Read bytes from file Java - java
I'm trying to parse my file which keeps all data in binary form. How to read N bytes from file with offset M? And then I need to convert it to String using new String(myByteArray, "UTF-8");. Thanks!
Here's some code:
File file = new File("my_file.txt");
byte [] myByteArray = new byte [file.lenght];
UPD 1: The answers I see are not appropriative. My file keeps strings in byte form, for example: when I put string "str" in my file it actually prints smth like [B#6e0b... in my file. Thus I need to get from this byte-code my string "str" again.

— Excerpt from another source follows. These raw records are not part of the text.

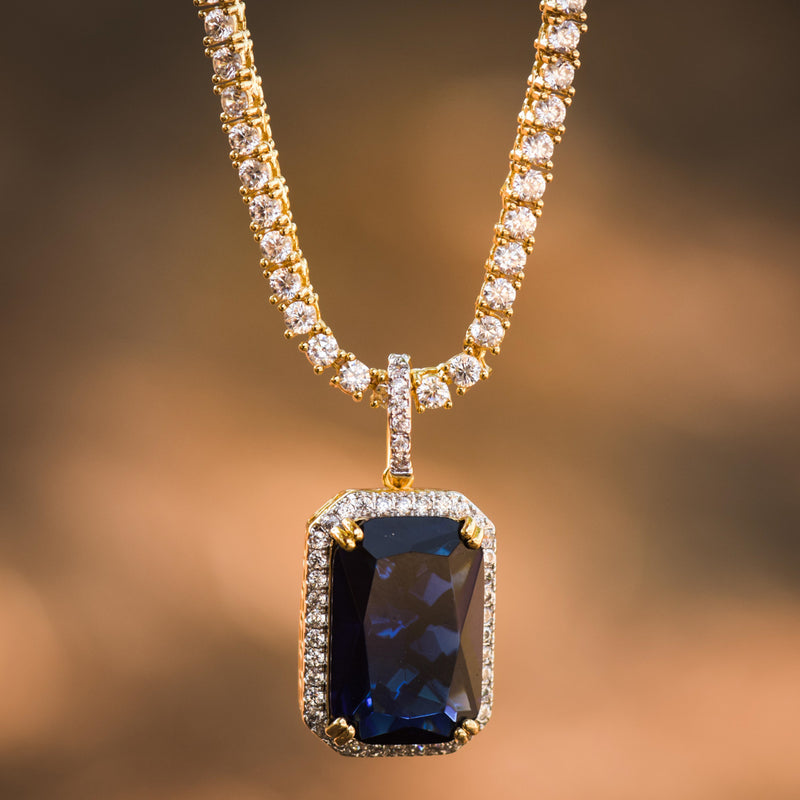 Designer Square Ruby Sapphire Style Fashion Pendant 14K Yellow Gold Finish With Tennis Chain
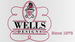 Wells Designs, Inc. & F5 Imprint
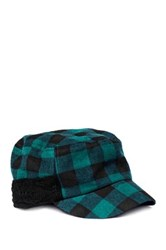 Muk Luks Plaid Festival Radar Cap Black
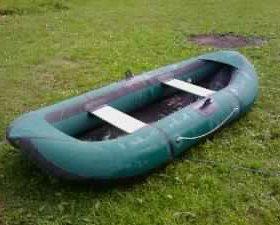 Резиновая надувная лодка Уфимка -22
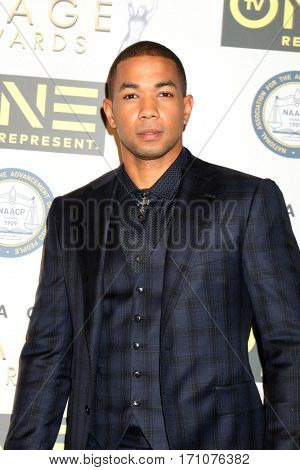LOS ANGELES - FEB 10:  Alano Miller at the Non-Televisied 48th NAACP Image Awards at Pasadena Conference Center on February 10, 2017 in Pasadena, CA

UPD 2: As it's found out the problem appears when I use toString():
PrintWriter writer = new PrintWriter(new BufferedWriter(new OutputStreamWriter(new FileOutputStream(new File(System.getProperty("db.file")), true), "UTF-8")));
Iterator it = storage.entrySet().iterator();//storage is a map<String, String>
while (it.hasNext()){
Map.Entry pairs = (Map.Entry)it.next();
String K = new String(pairs.getKey().toString());
String V = new String(pairs.getValue().toString);
writer.println(K.length() + " " + K.getBytes() + " " + V.length() + " " + V.getBytes());//this is just the format I need to have in file
it.remove();
}
May be there're some different ways to perform that?
As of Java 7, reading the whole of a file really easy - just use Files.readAllBytes(path). For example:
Path path = Paths.get("my_file.txt");
byte[] data = Files.readAllBytes(path);
If you need to do this more manually, you should use a FileInputStream - your code so far allocates an array, but doesn't read anything from the file.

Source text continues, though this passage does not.